- [Activity]:
Restate the entries below exactly. Images are not part of the copy.

::::::::

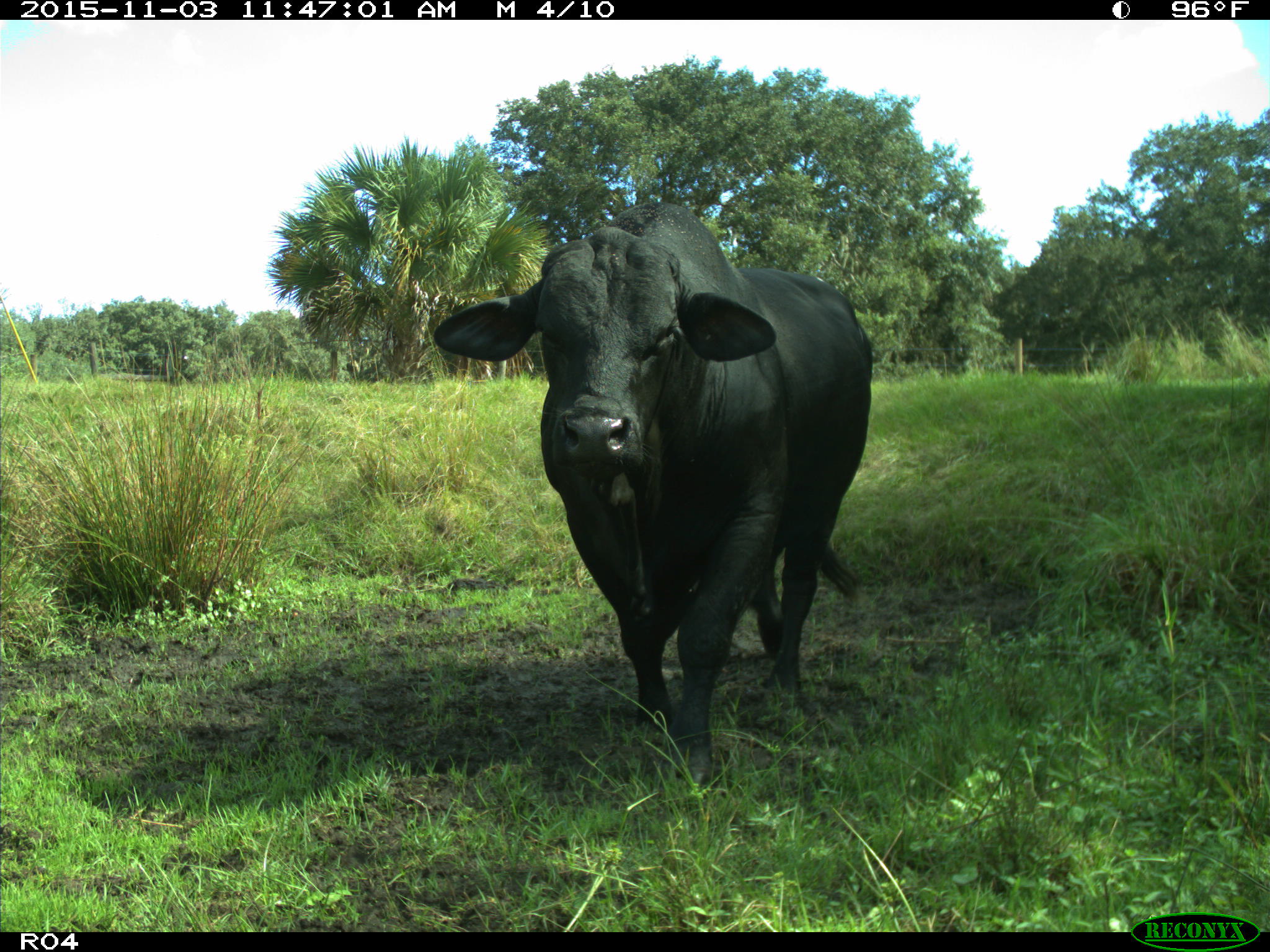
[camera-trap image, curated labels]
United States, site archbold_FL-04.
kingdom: Animalia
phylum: Chordata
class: Mammalia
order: Artiodactyla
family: Bovidae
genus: Bos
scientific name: Bos taurus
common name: domestic cow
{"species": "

::::::::

- [Result for this task]:
[camera-trap image, curated labels]
United States, site archbold_FL-04.
kingdom: Animalia
phylum: Chordata
class: Mammalia
order: Artiodactyla
family: Bovidae
genus: Bos
scientific name: Bos taurus
common name: domestic cow
{"species": "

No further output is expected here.